Task: Copy the data below from its first line through the line containing "Maison centre-ville st", inclusive. Leave the pictures out of your copy.

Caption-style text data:

—————

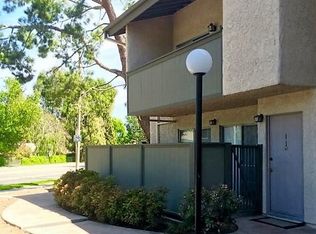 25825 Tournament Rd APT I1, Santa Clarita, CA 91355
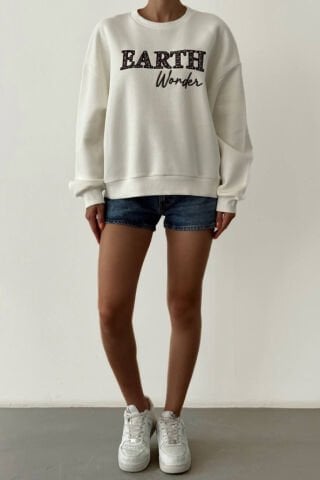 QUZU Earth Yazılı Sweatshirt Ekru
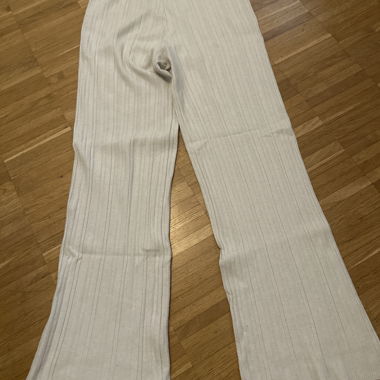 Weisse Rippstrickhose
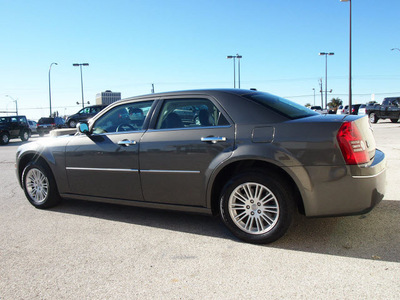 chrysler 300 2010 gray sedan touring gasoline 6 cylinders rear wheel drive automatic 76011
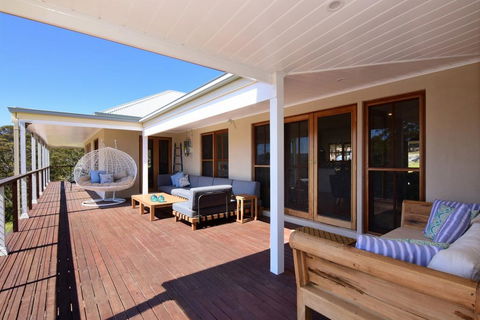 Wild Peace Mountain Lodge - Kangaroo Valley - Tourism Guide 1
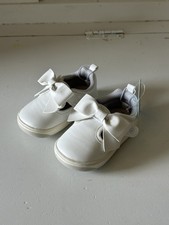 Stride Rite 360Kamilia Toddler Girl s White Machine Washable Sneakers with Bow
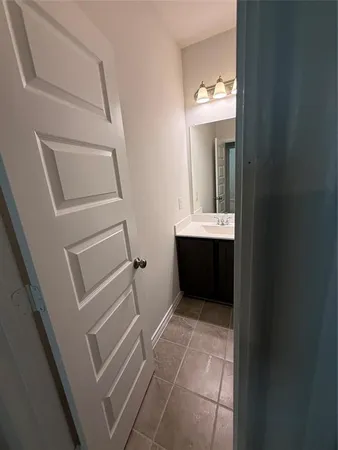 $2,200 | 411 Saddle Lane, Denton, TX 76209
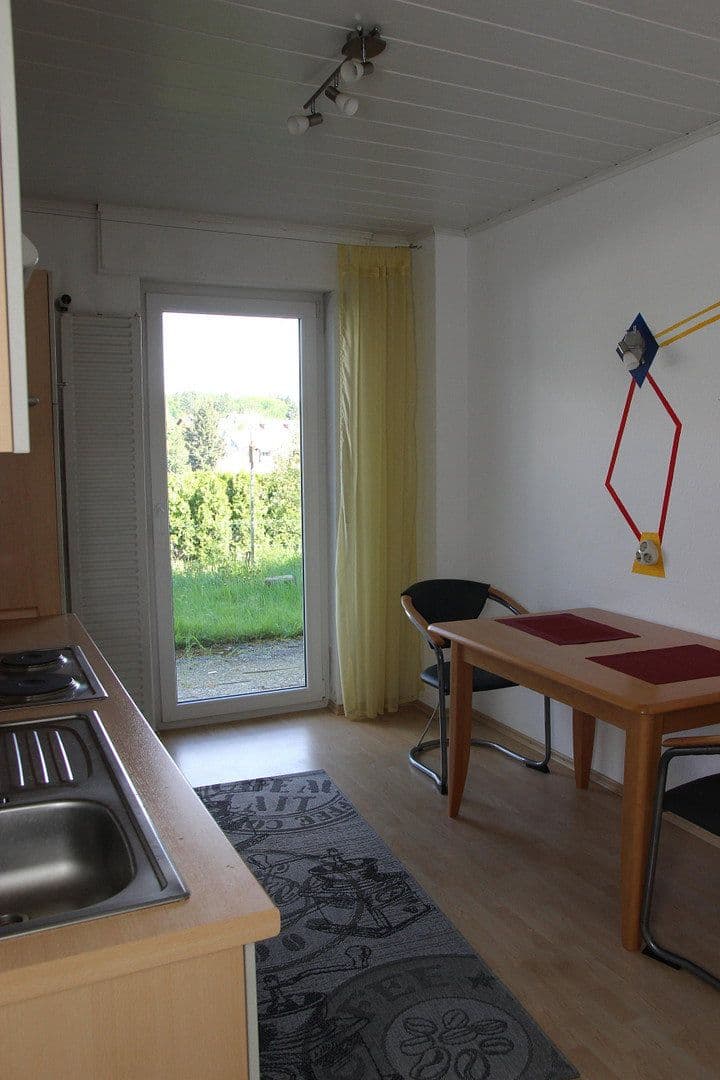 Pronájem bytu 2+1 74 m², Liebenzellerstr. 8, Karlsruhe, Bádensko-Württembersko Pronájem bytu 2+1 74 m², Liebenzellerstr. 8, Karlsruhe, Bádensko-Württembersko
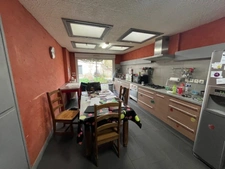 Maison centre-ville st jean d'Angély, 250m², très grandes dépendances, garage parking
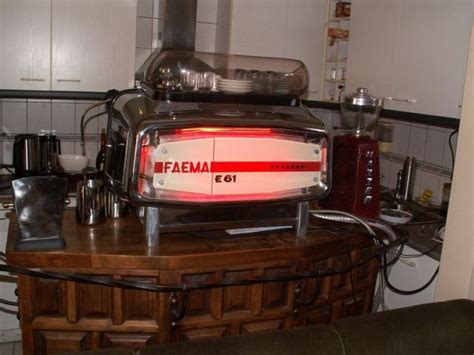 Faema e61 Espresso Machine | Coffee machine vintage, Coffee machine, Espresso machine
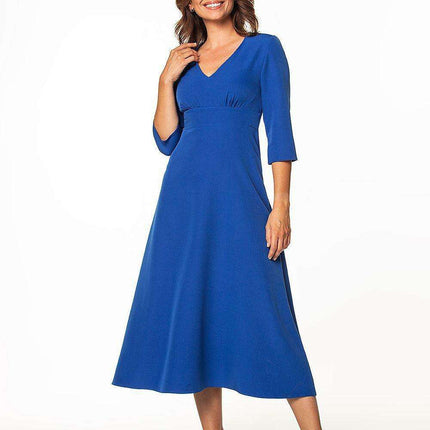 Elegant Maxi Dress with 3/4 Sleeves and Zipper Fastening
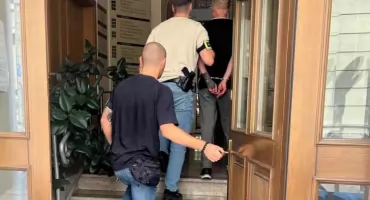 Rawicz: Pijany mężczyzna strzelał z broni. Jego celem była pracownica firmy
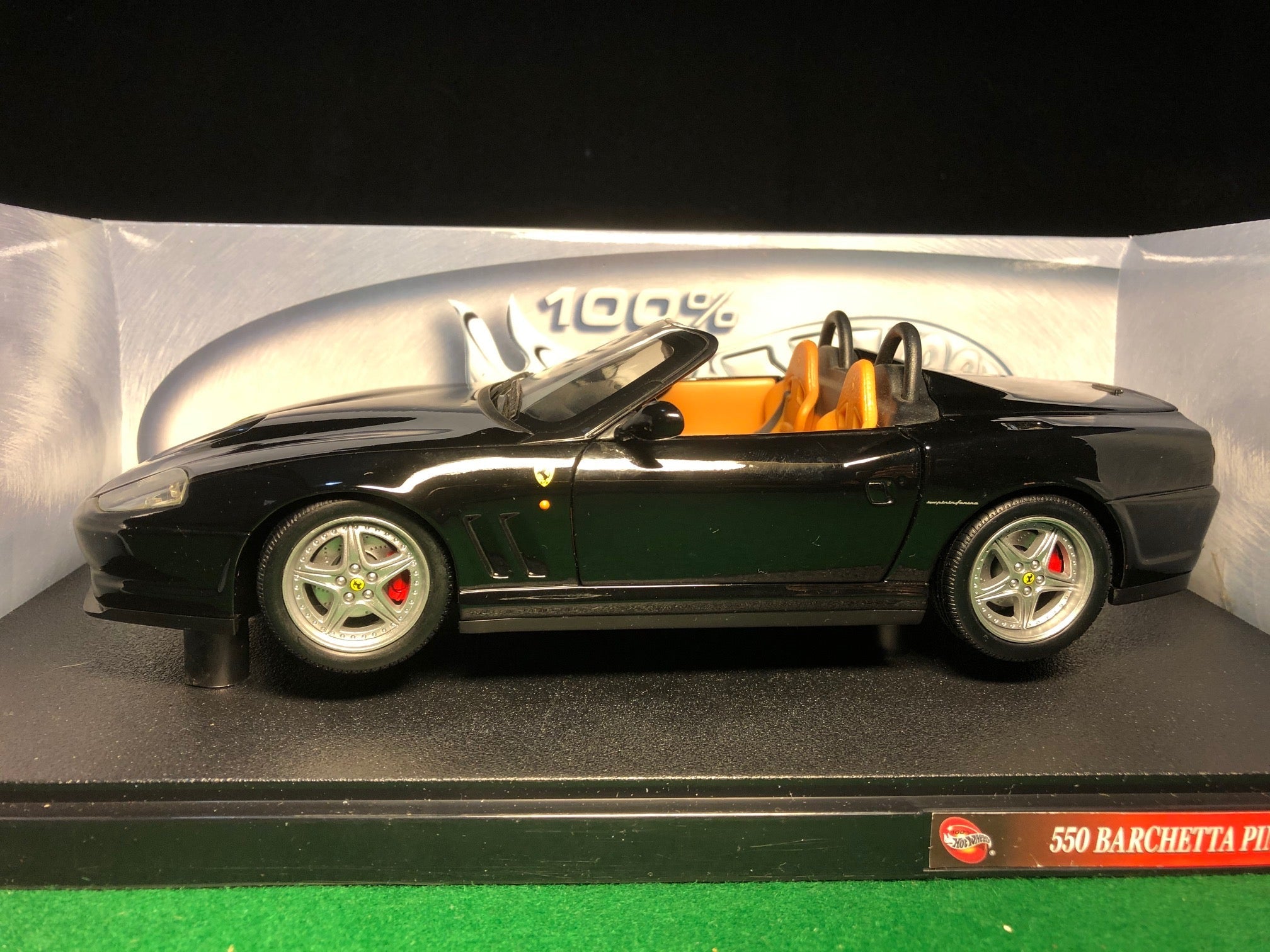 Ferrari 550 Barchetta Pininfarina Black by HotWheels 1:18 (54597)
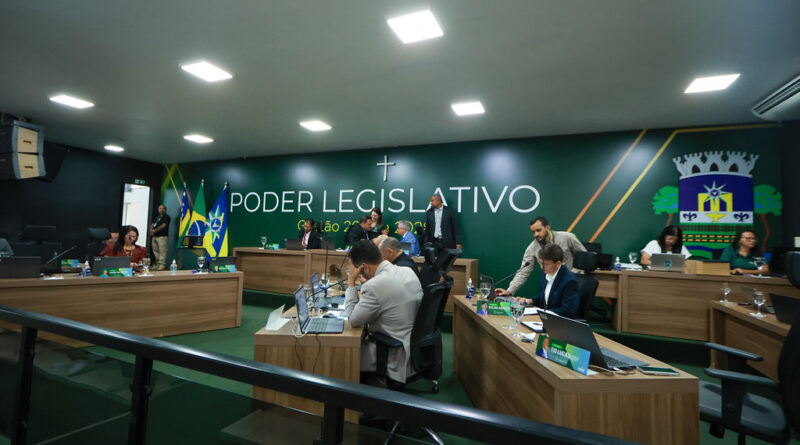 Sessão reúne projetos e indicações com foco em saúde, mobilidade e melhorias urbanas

—————

Answer for this exercise:
 25825 Tournament Rd APT I1, Santa Clarita, CA 91355
 QUZU Earth Yazılı Sweatshirt Ekru
 Weisse Rippstrickhose
 chrysler 300 2010 gray sedan touring gasoline 6 cylinders rear wheel drive automatic 76011
 Wild Peace Mountain Lodge - Kangaroo Valley - Tourism Guide 1
 Stride Rite 360Kamilia Toddler Girl s White Machine Washable Sneakers with Bow
 $2,200 | 411 Saddle Lane, Denton, TX 76209
 Pronájem bytu 2+1 74 m², Liebenzellerstr. 8, Karlsruhe, Bádensko-Württembersko Pronájem bytu 2+1 74 m², Liebenzellerstr. 8, Karlsruhe, Bádensko-Württembersko
 Maison centre-ville st jean d'Angély, 250m², très grandes dépendances, garage parking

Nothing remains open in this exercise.